One result was policy change within the local police department, which updated its use of force policy through a community-based process, increased training for officers, hired more Latino and Spanish-speaking officers and moved to use more mental health professionals in the field.
Community organizing led to another change. Councilmembers are now elected by district instead of “at-large” in order to increase the opportunities to elect a more diverse council. City officials worked with the ACLU to bring the matter into the federal courts through federal Voter Rights Act litigation, resulting in a consent decree to bring local elections into compliance with the Voting Rights Act.
1.) Better City Council Representation through District Elections
Since the City was reorganized to a city council-city manager governing system in the 1960s, members of the council have been elected “at large” in citywide votes after winning primaries in which some seats were selected by district and other at-large. This complicated system made it difficult for minority candidates to win in competitive elections. For instance, in the 2015 elections, none of five Latino candidates won council seats.
State law prevented the city from moving to a district-only electoral system for both primaries and general elections. Attempts by city officials to get the state legislature to change the law, however, failed to produce results. In March 2016 the American Civil Liberties Union (ACLU) of Washington notified the City that it believed the election system violated the federal Voting Rights Act. Instead of fighting the ACLU in court, the City negotiated with the organization after a complaint was filed in federal court. Ultimately, the judge accepted a consent decree in which six council seats would be elected by district and one at-large.
The City conducted its first council election under the news system in 2017, resulting in the election of three Hispanic members to the council.
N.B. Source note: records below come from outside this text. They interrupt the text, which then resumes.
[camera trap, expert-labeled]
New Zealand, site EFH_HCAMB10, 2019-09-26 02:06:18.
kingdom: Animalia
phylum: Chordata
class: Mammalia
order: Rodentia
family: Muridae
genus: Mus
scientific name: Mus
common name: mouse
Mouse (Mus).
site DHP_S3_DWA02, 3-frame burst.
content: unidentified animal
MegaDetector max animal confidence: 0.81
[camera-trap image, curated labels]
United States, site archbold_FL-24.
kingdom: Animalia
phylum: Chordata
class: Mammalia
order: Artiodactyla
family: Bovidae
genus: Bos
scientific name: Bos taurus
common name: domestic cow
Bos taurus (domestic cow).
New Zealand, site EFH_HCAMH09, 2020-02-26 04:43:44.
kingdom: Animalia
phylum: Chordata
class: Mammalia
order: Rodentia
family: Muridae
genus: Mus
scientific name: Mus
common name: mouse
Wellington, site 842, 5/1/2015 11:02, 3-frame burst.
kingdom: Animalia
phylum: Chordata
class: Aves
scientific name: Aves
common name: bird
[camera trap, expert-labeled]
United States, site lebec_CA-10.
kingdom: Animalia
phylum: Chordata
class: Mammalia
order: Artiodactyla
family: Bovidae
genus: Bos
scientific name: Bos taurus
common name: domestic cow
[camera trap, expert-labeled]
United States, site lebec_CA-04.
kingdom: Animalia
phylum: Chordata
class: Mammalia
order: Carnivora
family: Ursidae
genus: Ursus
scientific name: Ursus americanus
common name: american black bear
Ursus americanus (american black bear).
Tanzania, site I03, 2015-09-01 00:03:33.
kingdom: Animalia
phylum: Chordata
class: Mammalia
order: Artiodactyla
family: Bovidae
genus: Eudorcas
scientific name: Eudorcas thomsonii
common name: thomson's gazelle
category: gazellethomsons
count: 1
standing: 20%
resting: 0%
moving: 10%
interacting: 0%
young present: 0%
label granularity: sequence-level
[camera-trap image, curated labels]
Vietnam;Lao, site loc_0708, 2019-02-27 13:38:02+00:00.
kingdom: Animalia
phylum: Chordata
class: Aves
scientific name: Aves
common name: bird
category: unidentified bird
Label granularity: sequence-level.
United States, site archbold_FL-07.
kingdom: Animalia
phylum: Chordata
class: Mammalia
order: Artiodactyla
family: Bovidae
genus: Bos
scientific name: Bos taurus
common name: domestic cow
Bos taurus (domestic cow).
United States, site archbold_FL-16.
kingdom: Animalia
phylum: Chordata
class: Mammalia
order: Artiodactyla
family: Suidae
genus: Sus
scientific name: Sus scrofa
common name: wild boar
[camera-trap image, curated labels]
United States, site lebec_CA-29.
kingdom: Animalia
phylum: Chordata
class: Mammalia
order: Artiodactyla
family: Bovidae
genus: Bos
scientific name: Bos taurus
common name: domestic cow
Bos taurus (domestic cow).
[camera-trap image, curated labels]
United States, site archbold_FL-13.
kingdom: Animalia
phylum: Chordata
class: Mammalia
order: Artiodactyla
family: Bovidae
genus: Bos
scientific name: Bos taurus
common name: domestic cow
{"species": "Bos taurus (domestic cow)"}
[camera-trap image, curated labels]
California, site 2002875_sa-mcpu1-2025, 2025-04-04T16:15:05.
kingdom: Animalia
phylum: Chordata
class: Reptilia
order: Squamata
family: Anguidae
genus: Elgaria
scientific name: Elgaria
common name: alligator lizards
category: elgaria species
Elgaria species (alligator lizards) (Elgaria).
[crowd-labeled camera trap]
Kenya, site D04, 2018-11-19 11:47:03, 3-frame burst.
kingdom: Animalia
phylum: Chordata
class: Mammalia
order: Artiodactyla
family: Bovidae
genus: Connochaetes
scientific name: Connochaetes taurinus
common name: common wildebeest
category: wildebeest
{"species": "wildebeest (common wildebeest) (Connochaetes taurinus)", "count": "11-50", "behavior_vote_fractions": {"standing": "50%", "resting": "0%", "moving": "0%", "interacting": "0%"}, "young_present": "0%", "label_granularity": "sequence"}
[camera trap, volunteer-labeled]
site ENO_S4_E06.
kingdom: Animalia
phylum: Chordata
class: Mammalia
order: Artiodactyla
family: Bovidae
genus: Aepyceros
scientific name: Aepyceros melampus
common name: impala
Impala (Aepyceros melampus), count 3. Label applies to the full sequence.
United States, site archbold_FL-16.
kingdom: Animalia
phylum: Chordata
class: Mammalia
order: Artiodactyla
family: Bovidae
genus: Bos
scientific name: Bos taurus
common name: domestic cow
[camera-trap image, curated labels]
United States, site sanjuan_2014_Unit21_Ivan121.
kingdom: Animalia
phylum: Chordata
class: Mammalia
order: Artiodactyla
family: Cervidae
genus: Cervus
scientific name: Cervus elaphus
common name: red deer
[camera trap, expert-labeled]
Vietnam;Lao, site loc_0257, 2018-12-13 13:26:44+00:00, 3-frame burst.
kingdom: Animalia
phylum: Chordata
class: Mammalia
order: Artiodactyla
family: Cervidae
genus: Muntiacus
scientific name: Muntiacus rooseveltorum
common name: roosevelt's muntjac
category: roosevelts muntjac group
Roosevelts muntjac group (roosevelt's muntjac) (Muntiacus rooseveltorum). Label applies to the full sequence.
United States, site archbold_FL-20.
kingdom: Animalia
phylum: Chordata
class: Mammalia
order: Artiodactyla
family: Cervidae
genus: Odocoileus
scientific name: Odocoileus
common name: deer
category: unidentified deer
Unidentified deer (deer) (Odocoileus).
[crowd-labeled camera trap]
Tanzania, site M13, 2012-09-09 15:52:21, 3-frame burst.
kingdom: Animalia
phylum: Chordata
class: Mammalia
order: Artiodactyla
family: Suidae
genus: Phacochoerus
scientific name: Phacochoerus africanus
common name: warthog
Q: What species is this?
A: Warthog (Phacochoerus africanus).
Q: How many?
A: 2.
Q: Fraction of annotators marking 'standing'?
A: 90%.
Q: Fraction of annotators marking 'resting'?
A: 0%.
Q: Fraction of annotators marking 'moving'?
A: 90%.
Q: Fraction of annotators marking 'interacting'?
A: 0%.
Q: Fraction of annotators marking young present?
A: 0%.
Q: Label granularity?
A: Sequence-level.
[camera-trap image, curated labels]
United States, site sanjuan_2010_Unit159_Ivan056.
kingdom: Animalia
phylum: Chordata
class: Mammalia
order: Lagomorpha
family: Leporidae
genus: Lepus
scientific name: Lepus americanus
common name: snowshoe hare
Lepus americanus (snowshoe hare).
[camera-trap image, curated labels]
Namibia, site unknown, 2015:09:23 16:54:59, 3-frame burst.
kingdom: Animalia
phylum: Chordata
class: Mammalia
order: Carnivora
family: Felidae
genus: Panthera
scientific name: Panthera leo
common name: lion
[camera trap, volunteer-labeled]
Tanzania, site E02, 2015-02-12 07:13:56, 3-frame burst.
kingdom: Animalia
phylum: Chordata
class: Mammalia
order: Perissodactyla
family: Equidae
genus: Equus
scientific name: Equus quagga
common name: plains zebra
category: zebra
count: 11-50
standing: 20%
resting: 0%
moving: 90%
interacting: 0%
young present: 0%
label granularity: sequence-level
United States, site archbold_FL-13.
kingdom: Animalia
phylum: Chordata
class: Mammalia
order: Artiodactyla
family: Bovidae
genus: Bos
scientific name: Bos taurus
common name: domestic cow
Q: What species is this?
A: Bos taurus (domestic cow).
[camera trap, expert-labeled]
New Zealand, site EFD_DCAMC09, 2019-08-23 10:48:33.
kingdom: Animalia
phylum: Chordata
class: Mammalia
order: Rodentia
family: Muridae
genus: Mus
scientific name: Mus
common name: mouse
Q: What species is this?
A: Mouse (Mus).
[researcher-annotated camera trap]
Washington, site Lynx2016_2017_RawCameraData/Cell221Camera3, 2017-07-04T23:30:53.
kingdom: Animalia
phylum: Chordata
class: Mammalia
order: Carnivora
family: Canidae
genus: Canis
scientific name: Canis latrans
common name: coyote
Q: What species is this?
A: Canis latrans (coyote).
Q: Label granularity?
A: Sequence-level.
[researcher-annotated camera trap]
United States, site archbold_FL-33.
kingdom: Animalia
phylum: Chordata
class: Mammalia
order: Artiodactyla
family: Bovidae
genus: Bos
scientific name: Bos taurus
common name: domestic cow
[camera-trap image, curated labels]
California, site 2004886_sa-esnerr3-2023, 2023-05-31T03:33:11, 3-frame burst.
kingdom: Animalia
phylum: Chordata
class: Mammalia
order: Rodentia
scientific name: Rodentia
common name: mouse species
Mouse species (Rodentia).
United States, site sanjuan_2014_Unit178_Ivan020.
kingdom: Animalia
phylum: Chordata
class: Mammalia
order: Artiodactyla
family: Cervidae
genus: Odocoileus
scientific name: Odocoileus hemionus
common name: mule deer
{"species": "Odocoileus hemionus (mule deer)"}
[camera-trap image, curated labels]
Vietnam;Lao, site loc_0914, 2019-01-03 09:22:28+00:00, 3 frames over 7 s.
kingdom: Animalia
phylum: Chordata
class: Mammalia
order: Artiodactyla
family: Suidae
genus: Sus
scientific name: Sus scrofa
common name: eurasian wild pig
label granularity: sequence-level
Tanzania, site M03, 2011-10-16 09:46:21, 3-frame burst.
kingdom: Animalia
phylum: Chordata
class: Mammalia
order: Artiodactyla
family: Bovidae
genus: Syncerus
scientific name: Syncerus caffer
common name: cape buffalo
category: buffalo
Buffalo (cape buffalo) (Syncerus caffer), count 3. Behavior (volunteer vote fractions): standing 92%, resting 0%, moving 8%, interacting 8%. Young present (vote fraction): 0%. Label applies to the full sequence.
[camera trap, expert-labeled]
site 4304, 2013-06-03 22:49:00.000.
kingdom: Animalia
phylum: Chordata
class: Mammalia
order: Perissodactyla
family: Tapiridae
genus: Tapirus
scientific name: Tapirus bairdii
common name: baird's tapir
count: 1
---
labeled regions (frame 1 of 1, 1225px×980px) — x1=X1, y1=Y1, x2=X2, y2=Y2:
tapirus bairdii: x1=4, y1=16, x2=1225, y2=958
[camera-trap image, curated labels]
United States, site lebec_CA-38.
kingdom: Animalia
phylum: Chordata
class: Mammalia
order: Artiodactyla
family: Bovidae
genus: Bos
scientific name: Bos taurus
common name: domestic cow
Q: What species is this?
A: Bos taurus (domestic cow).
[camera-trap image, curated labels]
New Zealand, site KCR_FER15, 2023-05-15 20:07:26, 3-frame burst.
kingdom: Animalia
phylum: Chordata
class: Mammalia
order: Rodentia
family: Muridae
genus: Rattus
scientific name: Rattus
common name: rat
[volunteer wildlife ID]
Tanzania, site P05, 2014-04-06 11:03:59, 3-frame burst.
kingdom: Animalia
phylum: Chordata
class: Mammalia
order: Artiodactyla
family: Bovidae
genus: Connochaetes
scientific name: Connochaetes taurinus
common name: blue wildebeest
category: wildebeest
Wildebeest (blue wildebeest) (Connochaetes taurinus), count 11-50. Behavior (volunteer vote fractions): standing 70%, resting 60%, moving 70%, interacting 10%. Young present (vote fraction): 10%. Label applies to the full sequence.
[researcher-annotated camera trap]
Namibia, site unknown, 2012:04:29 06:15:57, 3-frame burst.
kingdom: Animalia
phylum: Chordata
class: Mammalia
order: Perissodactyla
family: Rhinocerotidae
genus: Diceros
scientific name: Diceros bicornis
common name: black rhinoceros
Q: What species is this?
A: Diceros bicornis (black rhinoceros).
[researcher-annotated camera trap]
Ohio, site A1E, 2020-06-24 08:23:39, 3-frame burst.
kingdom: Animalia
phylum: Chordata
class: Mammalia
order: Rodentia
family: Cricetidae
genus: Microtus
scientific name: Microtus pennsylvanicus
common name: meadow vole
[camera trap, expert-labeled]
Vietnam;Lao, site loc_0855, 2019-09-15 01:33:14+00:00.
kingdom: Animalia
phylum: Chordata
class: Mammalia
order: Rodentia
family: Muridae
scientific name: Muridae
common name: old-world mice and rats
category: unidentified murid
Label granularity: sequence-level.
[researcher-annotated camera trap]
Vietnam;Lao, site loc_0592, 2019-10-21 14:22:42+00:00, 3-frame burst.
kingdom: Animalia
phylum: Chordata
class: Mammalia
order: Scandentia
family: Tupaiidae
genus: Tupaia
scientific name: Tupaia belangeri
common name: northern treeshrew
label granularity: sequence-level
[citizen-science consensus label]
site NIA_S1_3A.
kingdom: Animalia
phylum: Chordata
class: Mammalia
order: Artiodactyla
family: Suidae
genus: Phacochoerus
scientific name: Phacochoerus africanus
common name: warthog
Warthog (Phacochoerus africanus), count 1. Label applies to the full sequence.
More information: Pasco City Council Election System
2.) Police Community Relations
The fatal shooting of an unarmed, undocumented immigrant by police in downtown Pasco drew considerable international media attention. The incident occurred shortly after the start of the national conversation about police, following the protest events in Ferguson, Missouri, in August 2014, among others. The community erupted in protests and the City responded by helping to plan a demonstration; Pasco Police escorted the protesters, and officers later blocked off an entire intersection for the peaceful event.
In response to a request for assistance from U.S. Attorney Michael C. Ormsby and Pasco Police Chief Robert Metzger, the U.S. Department of Justice, Office of Community Oriented Policing Services (COPS), announced in May 2015 that it was offering technical assistance and training to the Pasco Police Department.
COPS completed its assistance in September 2017 and noted, “Since May 2015, the PPD has been making great strides to improve the relationship with the community and the communication throughout the agency.”
Pasco police began a “Coffee with a Cop” program to help open lines of communications and improve problem-solving with community members. A research firm identified specific recommendations to the Pasco police on community policing techniques.
Among other changes, the police and fire departments have worked with local mental health professionals to implement a “Hotspotters” program to bring mental health services to residents in immediate need. The City has expanded police recruitment efforts, focusing on individuals who appreciate serving and reflect the diversity of the community.
More information: Pasco PD “Coffee with a Cop”
3.) Somos Pasco (We are Pasco)
Somos Pasco is a collaboration of the Port of Pasco, City of Pasco and Franklin County, Benton-Franklin Council of Governments, along with Pasco School District, Columbia Basin College, Pasco Chamber of Commerce, Tri-Cities Hispanic Chamber of Commerce and other Tri-Cities community organizations and businesses. Together, these partners have developed a shared vision for Pasco and its economy.
A 19-member Steering Committee guides the Economic Strategic Vision. This group met over the course of 10 months to conduct economic research, investigate the strengths and challenges confronting Pasco’s economy, engage the community in the vision process and adopt core values, vision and strategies for the future economy.
The following priorities were adopted:
The Somos Pasco project has provided the groundwork for a community-wide look at the opportunities and potential in the area. While it is yet to be determined the extent to which the vision will be realized, the process itself has been one of building within the community: building relationships, building understanding and building opportunities.